Last-mile delivery is the segment where the AI-displacement narrative is most distant from the operational reality. Asian last-mile networks run on rider density, local knowledge and physical access constraints that automation has not yet meaningfully addressed at scale. Pilot deployments of autonomous delivery vehicles, drone delivery and locker-based pickup networks have run for several years across Singapore, Korea, Japan and parts of China. None of the pilots has displaced rider headcount at the scale the CEO announcements imply. Last-mile rider economics vary by Asian market. In Singapore and Hong Kong, food and courier platform operators including Foodpanda, Grab and Deliveroo have run periodic rider bonus and incentive programmes through 2024 and 2025, framed in company communications and government-agency reporting as responses to rider-supply constraints. In Indonesia, the Philippines and Vietnam, the gig-rider category has grown rapidly in part because underemployment in the formal labour market pushes workers into platform delivery as a fallback, a pattern documented in Asian Development Bank and International Labour Organization gig-economy studies published through 2024 and 2025. The aggregate rider-category headcount keeps growing at the major last-mile platforms across both market types, but the labour-market dynamics behind that growth differ by country.

The implication for the workforce reality versus narrative gap is the part Huang’s framing makes harder to ignore. If the operational record shows partial automation absorbing volume growth rather than displacing workers, what is the actual cause of the retrenchments? Several causes sit closer to the surface than AI. The first is post-pandemic over-hiring correction. Asian e-commerce and logistics operators built headcount aggressively through 2021 and 2022 against pandemic-era demand: work-from-home device sales drove warehouse and last-mile volume for laptops, monitors and home-office equipment, and lockdown-driven e-commerce penetration ran ahead of historic trend as consumers redirected travel and offline retail spend to online shopping. Those temporary demand factors have since softened as offline retail and travel spending normalised. The second cause is interest rate environment pressure on growth-stage companies; profitability now matters where revenue growth was the metric three years ago. The third is consolidation across the Asian logistics market. J&T Express, Shopee Express and Lazada Logistics are converging in operational capabilities, though the three sit at different points of the value chain: J&T Express operates as a pure third-party logistics provider, Shopee Express functions as a captive marketplace fleet integrated into Shopee’s e-commerce platform, and Lazada Logistics runs a hybrid of in-house operations and partner fleets across Southeast Asia. Platform consolidation reduces the aggregate headcount need across the category, but the consolidation arithmetic differs by operator structure.

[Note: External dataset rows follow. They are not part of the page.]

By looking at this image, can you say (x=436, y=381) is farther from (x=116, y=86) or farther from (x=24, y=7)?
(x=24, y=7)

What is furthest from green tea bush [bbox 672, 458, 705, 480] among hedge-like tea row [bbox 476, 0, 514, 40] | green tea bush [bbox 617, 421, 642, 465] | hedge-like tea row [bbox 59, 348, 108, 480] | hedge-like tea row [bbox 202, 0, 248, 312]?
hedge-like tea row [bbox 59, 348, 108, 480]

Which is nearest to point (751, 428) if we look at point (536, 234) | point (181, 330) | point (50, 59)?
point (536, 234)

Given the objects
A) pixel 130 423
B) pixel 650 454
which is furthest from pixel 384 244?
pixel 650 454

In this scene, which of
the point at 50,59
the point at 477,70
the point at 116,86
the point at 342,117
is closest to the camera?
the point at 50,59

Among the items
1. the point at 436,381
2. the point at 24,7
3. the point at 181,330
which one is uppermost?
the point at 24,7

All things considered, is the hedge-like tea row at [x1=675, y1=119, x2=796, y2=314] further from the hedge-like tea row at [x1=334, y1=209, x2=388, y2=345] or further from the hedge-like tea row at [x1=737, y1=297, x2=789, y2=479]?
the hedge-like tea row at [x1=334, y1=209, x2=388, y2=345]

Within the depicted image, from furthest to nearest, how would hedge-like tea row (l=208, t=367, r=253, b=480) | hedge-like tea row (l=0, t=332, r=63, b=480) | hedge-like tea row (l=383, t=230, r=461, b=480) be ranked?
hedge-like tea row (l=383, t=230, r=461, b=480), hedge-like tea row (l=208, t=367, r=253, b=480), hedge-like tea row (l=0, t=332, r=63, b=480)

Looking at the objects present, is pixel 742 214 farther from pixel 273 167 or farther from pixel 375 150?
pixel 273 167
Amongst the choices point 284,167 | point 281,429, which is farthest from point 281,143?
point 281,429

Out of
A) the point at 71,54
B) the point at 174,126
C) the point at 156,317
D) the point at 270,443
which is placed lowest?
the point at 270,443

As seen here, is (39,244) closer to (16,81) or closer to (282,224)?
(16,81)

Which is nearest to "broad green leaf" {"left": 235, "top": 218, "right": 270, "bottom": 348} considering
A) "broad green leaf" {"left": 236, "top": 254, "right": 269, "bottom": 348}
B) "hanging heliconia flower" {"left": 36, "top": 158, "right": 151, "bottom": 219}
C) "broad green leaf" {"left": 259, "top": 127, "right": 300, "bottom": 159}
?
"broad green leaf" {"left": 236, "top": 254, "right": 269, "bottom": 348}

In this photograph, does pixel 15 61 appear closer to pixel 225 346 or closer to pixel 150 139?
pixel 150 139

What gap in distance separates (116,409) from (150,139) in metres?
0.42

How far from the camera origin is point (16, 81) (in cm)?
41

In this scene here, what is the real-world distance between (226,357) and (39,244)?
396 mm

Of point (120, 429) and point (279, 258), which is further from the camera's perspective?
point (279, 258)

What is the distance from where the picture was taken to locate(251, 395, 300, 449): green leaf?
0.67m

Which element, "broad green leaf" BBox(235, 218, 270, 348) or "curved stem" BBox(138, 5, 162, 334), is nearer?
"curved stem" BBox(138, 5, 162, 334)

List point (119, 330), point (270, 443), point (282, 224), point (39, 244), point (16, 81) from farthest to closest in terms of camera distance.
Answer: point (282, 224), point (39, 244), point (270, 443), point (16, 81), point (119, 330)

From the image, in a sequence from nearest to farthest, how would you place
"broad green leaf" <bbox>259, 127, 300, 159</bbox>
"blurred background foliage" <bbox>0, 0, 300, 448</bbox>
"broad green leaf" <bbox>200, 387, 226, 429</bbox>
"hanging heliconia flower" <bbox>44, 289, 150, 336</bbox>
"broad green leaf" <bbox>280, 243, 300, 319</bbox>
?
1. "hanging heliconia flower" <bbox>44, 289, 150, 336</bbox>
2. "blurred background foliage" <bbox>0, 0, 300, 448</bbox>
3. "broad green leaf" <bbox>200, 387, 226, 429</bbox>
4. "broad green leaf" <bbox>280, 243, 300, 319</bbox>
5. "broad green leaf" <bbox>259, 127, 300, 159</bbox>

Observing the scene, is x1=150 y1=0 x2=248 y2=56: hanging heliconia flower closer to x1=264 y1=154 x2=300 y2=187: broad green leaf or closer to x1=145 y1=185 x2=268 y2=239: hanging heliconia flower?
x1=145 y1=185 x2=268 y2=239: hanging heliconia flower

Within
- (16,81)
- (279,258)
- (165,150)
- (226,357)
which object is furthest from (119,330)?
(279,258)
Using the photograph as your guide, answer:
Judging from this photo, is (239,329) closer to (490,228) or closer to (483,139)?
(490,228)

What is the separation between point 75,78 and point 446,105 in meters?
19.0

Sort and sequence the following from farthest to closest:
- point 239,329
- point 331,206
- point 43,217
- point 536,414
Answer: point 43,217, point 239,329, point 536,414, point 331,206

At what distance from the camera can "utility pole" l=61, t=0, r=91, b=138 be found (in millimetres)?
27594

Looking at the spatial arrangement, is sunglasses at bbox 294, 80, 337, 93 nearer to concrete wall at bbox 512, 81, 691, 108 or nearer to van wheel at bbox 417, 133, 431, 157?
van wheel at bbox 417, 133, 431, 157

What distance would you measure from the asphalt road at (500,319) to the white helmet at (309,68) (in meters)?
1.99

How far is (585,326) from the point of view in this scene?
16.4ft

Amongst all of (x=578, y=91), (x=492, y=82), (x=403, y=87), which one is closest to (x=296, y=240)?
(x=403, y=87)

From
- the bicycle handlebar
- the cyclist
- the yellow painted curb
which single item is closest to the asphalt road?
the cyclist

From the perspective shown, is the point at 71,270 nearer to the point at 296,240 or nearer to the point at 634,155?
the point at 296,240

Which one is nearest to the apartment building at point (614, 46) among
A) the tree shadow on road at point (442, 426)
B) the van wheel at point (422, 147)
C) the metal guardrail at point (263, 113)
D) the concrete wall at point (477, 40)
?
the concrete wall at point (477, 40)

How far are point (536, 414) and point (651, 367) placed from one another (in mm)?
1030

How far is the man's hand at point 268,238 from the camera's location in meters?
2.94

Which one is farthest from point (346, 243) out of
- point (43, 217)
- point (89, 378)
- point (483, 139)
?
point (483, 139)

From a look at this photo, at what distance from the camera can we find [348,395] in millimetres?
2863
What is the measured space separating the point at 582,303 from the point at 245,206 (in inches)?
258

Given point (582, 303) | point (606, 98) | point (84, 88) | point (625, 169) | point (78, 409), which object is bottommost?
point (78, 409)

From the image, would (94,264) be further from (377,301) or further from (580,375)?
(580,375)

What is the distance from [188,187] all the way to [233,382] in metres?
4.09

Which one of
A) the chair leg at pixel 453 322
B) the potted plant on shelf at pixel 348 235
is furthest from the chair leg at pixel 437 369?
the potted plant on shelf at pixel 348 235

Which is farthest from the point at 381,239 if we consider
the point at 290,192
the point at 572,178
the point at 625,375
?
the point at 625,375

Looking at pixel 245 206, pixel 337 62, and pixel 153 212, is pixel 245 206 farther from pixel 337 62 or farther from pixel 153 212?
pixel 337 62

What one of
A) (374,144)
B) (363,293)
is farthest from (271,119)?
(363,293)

Asian logistics CEOs face a communications choice the next time they cut headcount. Attributing the reduction to AI lands cleanly in earnings calls and investor presentations. The implicit message is that the company is operationally modern and on the right side of the technology transition. The Huang reading suggests this is the comfortable explanation for what is more often a margin-compression or strategic-realignment story. Naming the actual cause carries political cost: it is easier to tell a workforce that AI is replacing them than to tell them the company over-hired against pandemic-era assumptions or that the competitive environment has compressed.

When the next round of Asian logistics workforce reductions lands, the question for the regional press and the reader is whether the AI attribution holds up against the operational deployment data, or whether the AI frame is doing the rhetorical work Huang says it is doing.